→ **EXERCISE OBJECTIVE**
Look for "site" in the material below and show each line that contains it.

→ **SUPPLIED INFORMATION**
____

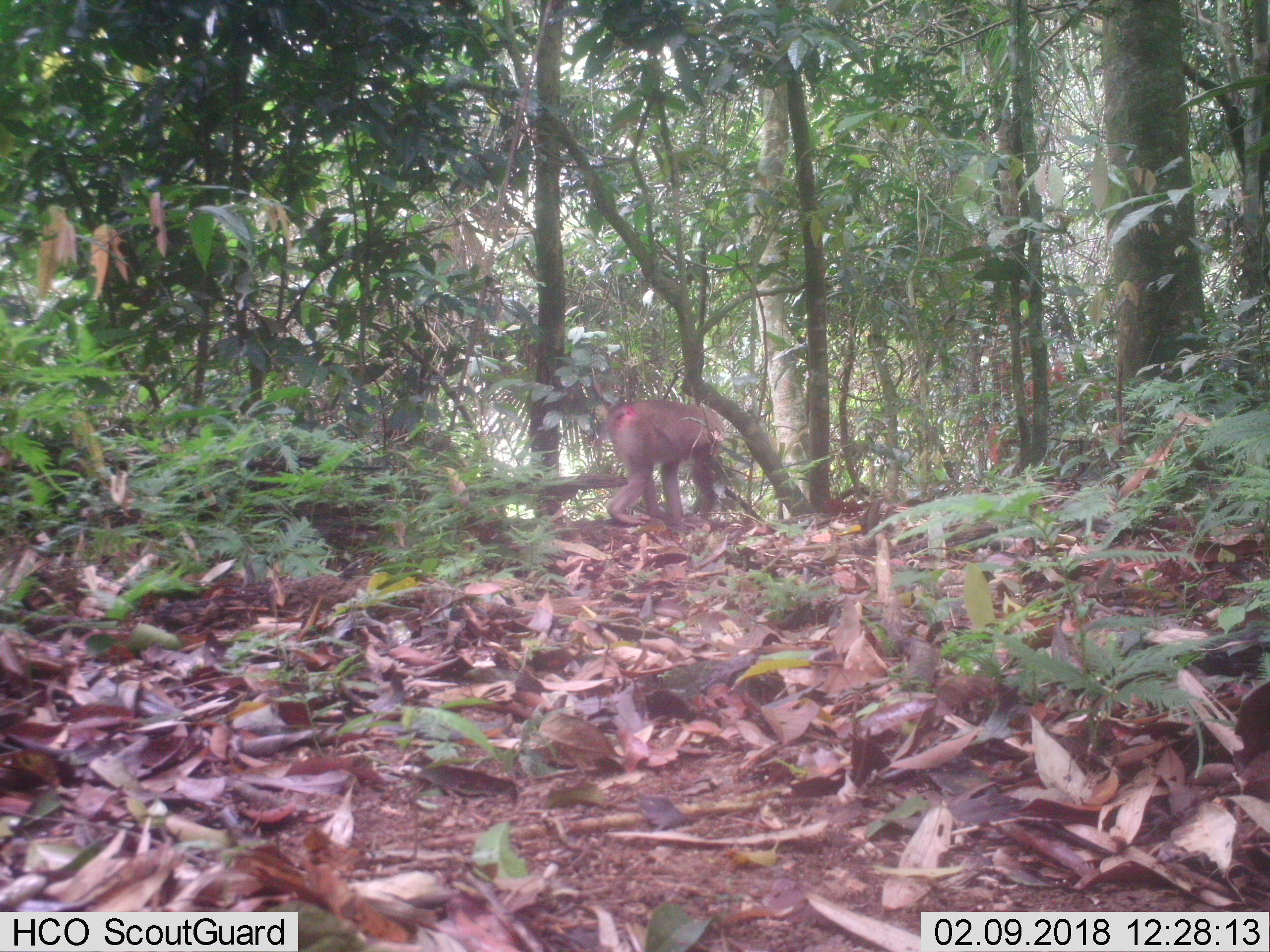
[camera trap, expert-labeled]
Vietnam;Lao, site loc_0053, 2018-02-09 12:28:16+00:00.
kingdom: Animalia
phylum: Chordata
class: Mammalia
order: Primates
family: Cercopithecidae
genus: Macaca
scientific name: Macaca nemestrina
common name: pig-tailed macaque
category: pig tailed macaque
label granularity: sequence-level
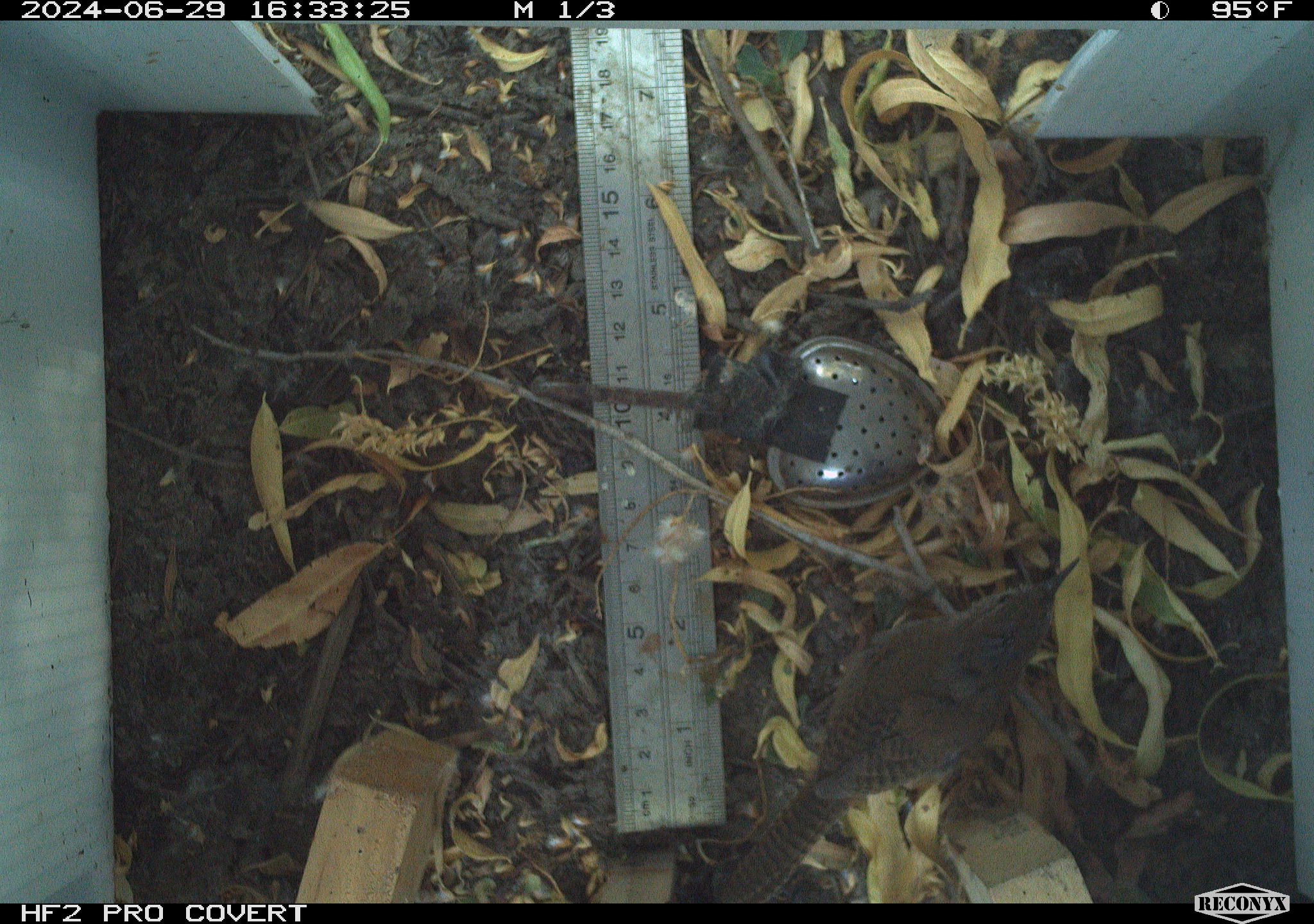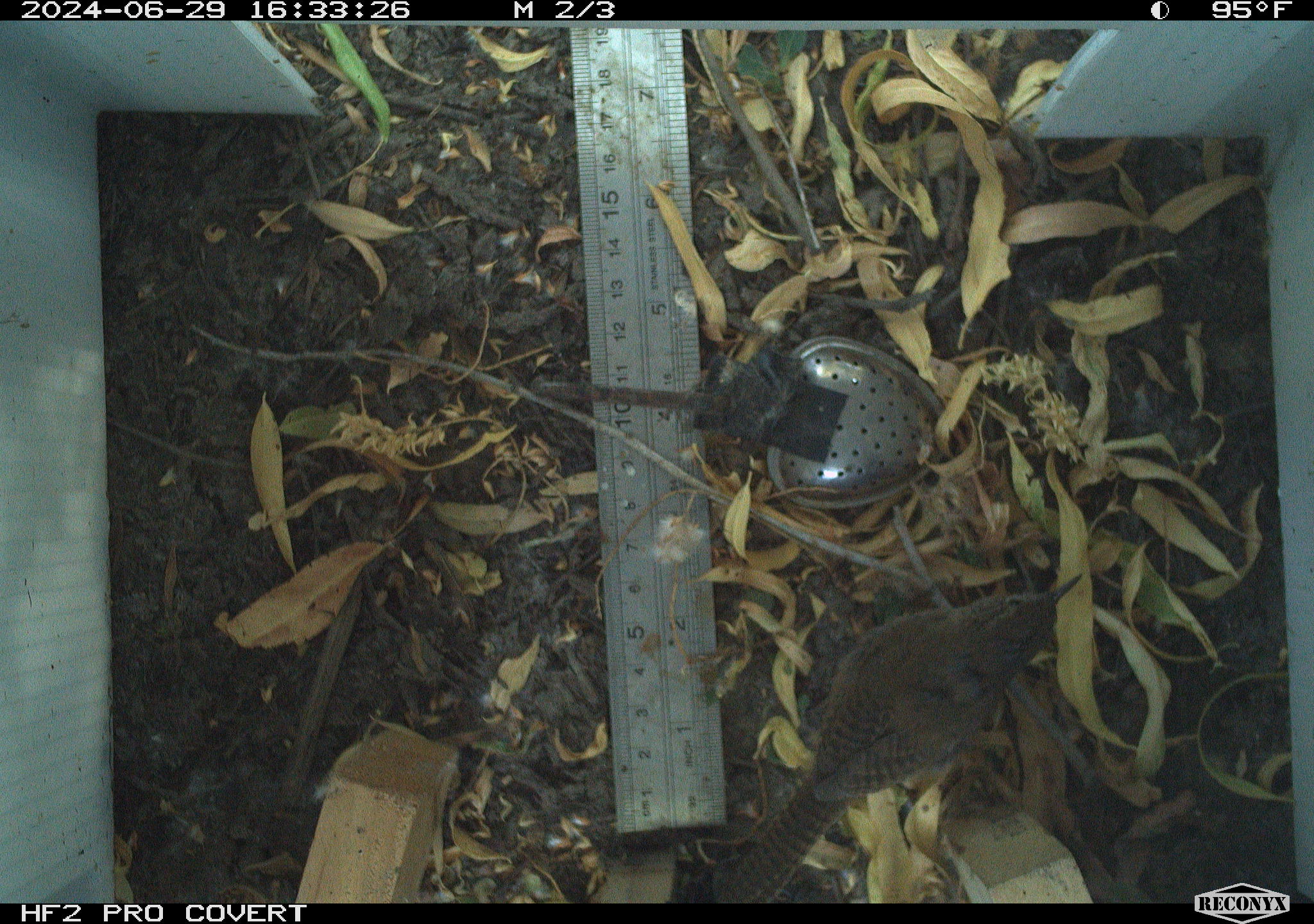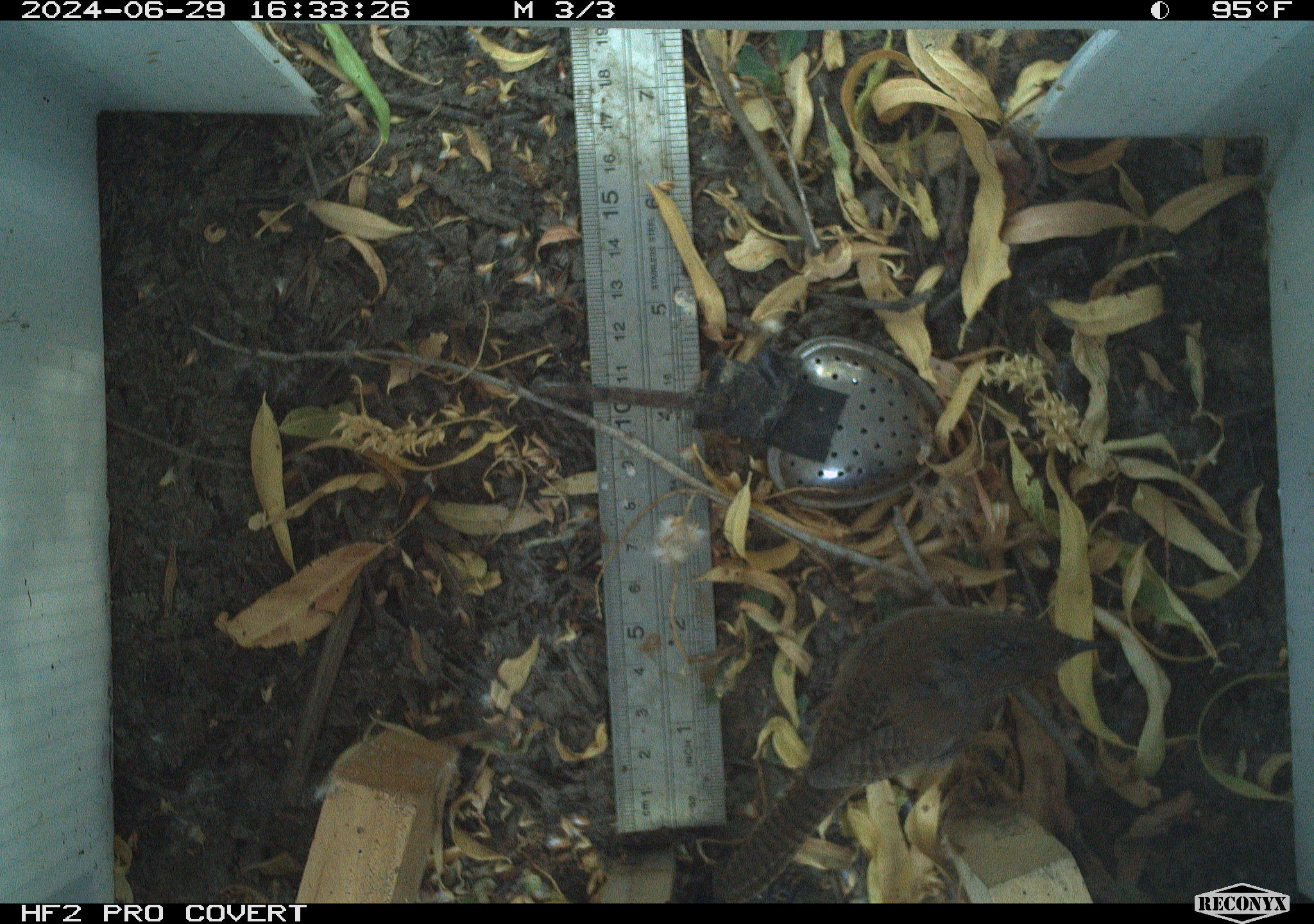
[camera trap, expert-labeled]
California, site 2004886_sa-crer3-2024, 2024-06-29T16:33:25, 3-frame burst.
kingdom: Animalia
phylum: Chordata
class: Aves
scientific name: Aves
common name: bird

____

→ **RESPONSE TO THE TASK**
Vietnam;Lao, site loc_0053, 2018-02-09 12:28:16+00:00.
California, site 2004886_sa-crer3-2024, 2024-06-29T16:33:25, 3-frame burst.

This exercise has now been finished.